* PROBLEM A
Do these statements agree with the Albert Jelley biography: (i) he umpired one Test, in 1956; (ii) he died at age 74; (iii) he was elected district president in 1935? Answer yes or no for each, quoting the deciding words of the biography.
* PROBLEM B
Write what comes next in the Albert Jelley biography, picking up after its final sentence.

* TEXT PROVIDED
Albert Jelley

Personal information
- Full name: Albert Edward Jelley
- Born: 5 March 1894 Dunedin, New Zealand
- Died: 16 May 1966 (aged 72) Dunedin, New Zealand
- Relations: Arch Jelley (son)

Umpiring information
- Tests umpired: 1 (1956)
- Source: Cricinfo, 7 July 2013

= Albert Jelley =

New Zealand cricket umpire

Albert Edward Jelley (5 March 1894 – 16 May 1966) was a New Zealand cricket umpire from Dunedin.

Jelley was born in Dunedin in 1894. He was a member of the Ancient Order of Druids and belonged to the Pride of Mornington Lodge, which was the Dunedin suburb where he lived. In 1935, he was elected district president (D.P.).

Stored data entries
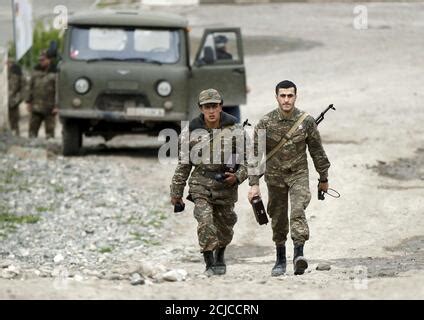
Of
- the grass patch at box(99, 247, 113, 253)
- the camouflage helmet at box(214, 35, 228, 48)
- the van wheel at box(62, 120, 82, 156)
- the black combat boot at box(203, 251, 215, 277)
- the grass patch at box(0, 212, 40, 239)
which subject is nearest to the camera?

* OUTPUT A
(i) Yes: "Tests umpired: 1 (1956)"
(ii) No: "Died: 16 May 1966 (aged 72)"
(iii) Yes: "In 1935, he was elected district president (D.P.)."

* OUTPUT B
From 1939, Jelley was president of the Mornington Cricket Club. He stood in one Test match, New Zealand vs. West Indies, in 1956. His father Albert Edward Jelley Sr was also a senior cricket umpire around 1900, and his granddaughter Denise represented New Zealand.

Jelley married Lily May Elizabeth McColl (1891–1975) on 19 December 1919 at First Church of Otago. They had five children; their second son is the athletics coach Arch Jelley (born 1922).

Jelley died at Wakari Hospital in Dunedin on 16 May 1966 and was buried at Andersons Bay Cemetery. His wife died in 1975.